- Отрывок документа:

А когда я перебирался из Владимира в Москву, грузовая машина подвезла наш домашний скарб к дому в Тушино. Лифт на восьмой этаж не работал, и мои друзья, Иван Зюзюкин и Олег Михайлов, перетаскивали наверх все, что было в машине, а Леве досталось самое неподъемное — холодильник. Холодильник был небольшой, настенный, но весил порядочно. Лева взвалил его на спину и, подпирая груз руками, внес его на восьмой этаж.

В день его смерти, 6 ноября 2019 года, мне позвонили из «Известий» и попросили что-то сказать о нем. Я растерялся. Я успел только сказать, что он — «один из создателей прекрасного». Пятьдесят с лишним лет нашего знакомства требовали говорить и говорить, но «это газета», и мне была дана одна минута. Можно ли в минуту уложить то, что вместе прожито, пережито, узнано друг о друге! Ведь каждая жизнь — роман, а тут два романа, всегда развивавшихся параллельно.

Я познакомился с Левой на семинаре молодых критиков в Переделкино весной 1961 года. Целый месяц мы сидели в своих номерах, и каждый писал о своем. Все о разном, но все о литературе.

Лева тогда работал в «Знамени», в отделе критики. Я был вольный стрелок из Хабаровска. Ему было двадцать пять лет, мне тридцать.

В самом Переделкино мы мало виделись, и не помню, чтоб разговаривали, тем более по душам. Но когда семинар закончился, Лева пригласил меня в «Знамя», перезнакомил там со всеми, а потом отвел к себе домой. Жил он на тогдашней улице Станиславского (теперь Леонтьевский переулок), в старом, низком, толстостенном доме, где когда-то, как он мне рассказал, были конюшни кавалерии Наполеона.

Жил Лева на первом этаже, вход со двора, кажется, в двухкомнатной квартире с кухней, где хозяйничала его теща, из бывших прислуг какого-то богача. Лева познакомил меня с ней и со своей молодой, его ровесницей, женой Шурой и их дочерью Машей. Ей было, наверное, года четыре. Позже Маша выросла в красивую женщину, поэта. Принесла родителям внуков, выйдя замуж за физика, которого Лева называл «зятек» и брал с собой в свои туристские экспедиции. В первый же вечер меня накормили в этом доме вкусным обедом, поданным в старинных тарелках, при старинных же ножах, ложках и вилках.

Позже, после моего отъезда, мы с Левой стали переписываться. К нам присоединилась и Шура, писавшая мне отдельные письма, всегда умные и интересные.

О чем писали? О литературе и литературных новостях, разумеется, в Москве. И никогда о политике. И всю нашу жизнь разговоры с Левой не касались этого предмета.

Через некоторое время Лева заказал мне статью о первых повестях Юрия Бондарева. Это были «Батальоны просят огня» и «Последние залпы». Я потел над этой статьей долго. И наконец отправил в «Знамя». Пошла редакторская работа. Редактором был Лева. Тогда я узнал, какой он находчивый и безошибочный знаток редактуры. У меня никак не получалось с заголовком. Лезли в голову дурацкие названия. Одно из них звучало глупо, абстрактно — «Ответственность». Лева быстро прошелся по моему тексту и выудил из него два слова: «Почерк войны». Получилось неординарно, красиво, а главное, точно. Так и назвали, и статья пошла в набор.

- Исходный материал:

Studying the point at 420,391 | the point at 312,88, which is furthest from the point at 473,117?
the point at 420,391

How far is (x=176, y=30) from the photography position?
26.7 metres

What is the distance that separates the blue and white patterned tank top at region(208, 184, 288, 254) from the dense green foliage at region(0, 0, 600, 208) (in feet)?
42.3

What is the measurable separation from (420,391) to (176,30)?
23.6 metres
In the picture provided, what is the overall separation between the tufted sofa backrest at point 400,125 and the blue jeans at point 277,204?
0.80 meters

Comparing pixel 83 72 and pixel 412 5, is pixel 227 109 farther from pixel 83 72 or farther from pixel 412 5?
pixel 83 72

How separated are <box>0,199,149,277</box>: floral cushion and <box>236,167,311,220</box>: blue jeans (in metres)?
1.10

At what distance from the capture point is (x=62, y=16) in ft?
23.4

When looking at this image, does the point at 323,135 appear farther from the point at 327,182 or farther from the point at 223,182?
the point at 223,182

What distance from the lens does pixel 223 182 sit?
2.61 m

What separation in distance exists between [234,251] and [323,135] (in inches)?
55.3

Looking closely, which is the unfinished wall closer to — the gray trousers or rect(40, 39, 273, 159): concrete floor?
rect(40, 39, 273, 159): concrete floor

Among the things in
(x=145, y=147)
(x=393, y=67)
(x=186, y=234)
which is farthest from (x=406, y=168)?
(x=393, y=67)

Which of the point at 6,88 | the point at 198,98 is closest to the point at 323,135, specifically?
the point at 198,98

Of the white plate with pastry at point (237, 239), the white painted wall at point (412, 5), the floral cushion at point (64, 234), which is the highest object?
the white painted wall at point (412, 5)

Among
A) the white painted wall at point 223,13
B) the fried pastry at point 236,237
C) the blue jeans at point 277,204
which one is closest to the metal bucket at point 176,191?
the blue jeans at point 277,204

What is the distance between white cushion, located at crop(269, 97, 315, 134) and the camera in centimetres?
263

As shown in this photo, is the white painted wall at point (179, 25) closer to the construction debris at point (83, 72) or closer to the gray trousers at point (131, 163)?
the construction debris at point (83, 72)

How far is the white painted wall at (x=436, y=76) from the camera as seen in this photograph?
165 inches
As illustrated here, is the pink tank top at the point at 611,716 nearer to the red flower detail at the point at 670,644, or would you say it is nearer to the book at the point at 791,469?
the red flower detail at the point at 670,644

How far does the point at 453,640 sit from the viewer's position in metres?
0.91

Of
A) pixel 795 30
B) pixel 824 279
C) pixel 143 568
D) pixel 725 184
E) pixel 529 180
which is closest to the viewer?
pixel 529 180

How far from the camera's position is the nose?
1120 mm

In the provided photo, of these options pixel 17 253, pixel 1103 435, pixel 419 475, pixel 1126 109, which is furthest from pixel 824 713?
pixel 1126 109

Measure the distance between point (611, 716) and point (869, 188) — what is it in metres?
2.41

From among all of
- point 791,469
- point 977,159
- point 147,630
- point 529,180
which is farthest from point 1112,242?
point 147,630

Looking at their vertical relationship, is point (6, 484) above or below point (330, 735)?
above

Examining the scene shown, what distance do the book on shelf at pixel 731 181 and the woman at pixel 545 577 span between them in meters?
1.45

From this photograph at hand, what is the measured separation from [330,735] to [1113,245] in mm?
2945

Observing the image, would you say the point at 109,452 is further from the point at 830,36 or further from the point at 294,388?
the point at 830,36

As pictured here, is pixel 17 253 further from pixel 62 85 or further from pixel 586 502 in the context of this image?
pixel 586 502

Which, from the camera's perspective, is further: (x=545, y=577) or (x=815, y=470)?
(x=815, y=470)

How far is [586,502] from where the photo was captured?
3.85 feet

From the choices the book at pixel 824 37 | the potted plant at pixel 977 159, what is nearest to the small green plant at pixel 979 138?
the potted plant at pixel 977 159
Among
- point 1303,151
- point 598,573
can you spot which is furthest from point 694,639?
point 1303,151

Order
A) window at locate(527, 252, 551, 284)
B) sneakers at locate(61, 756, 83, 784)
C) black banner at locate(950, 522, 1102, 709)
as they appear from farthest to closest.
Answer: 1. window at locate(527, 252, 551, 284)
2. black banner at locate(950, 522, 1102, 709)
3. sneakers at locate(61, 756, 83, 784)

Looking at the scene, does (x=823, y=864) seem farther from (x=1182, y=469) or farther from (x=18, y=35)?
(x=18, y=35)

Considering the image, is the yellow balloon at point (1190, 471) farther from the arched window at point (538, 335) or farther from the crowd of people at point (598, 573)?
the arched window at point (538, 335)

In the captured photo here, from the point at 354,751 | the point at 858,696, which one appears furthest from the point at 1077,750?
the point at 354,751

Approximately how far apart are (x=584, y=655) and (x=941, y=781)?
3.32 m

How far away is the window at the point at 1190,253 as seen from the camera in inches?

- Задание 1: Продублируйте фрагмент воспоминаний о Леве на участке от «А когда я перебирался» до «на восьмой этаж.» включительно.
- Задание 2: Перечислите все географические названия и названия улиц, которые встречаются в воспоминаниях о Леве.
- Задание 3: Допишите воспоминания о Леве: продолжите их сразу после последнего предложения.

- Ответ к заданию 1:
А когда я перебирался из Владимира в Москву, грузовая машина подвезла наш домашний скарб к дому в Тушино. Лифт на восьмой этаж не работал, и мои друзья, Иван Зюзюкин и Олег Михайлов, перетаскивали наверх все, что было в машине, а Леве досталось самое неподъемное — холодильник. Холодильник был небольшой, настенный, но весил порядочно. Лева взвалил его на спину и, подпирая груз руками, внес его на восьмой этаж.

- Ответ к заданию 2: Владимир, Москва, Тушино, Переделкино, Хабаровск, улица Станиславского, Леонтьевский переулок

- Ответ к заданию 3:
Я ждал ее появления как чуда. Мне казалось, что если она появится в «толстом» и одном из самых известных журналов в Москве, то в жизни что-то произойдет: мир откликнется и наверняка изменится. Я был еще слишком неопытен, чтоб думать иначе.

Находясь в командировке в Комсомольске-на-Амуре, я купил долгожданный номер «Знамени» в киоске Союзпечати. Жадно открыл нужную страницу и с ужасом прочитал: «Игорь Золотоусский». Получалось, что это не я, а кто-то другой, и весь спрос с него. А заодно и те последствия, которых я ждал.

«Знамя», конечно, извинилось передо мной, но что было напечатано, то было непоправимо. До сих пор помню о своем разочаровании и тщетности моих высоких надежд.

Впрочем, наши отношения с журналом не прекратились. Наоборот, я часто стал печататься в нем. Мне даже оплачивали поездки в Москву, ибо относились ко мне как к «своему» автору. Тогда я чаще и чаще стал видеться с Левой.

Посидев и поболтав в «Знамени», мы отправлялись к нему домой. Я снимал пальто и кепку, Лева же мгновенно преображался. Он уже ходил по комнате в широких шароварах и потертой рубахе. На кухне уже гремели тарелки, был готов обед. Лева, не обращая на это внимания, пододвинул к себе столик с пишущей машинкой, сел писать очередную рецензию. Не помню, о ком и о чем. Но не успела теща накрыть на стол, как рецензия была готова.

Я смотрел на Леву и думал: «У меня так не получится». Но Лева, в отличие от меня, был уже профессионал. Он тут же протянул мне три странички рецензии, я прочел и подивился. Ни одной ошибки, опечатки, какого-либо повтора, написано хоть и быстро, но именно Аннинским, его легким и афористичным языком, с явным присутствием анализа. Даже человек, не читавший рецензируемую книгу, сразу узнал бы, о чем она и в чем особенность ее автора.

Иногда наши встречи происходили в присутствии Левиных гостей. Это были или начинающие барды, или уже знаменитые литераторы, у которых Лева брал интервью, записывая их на пленку.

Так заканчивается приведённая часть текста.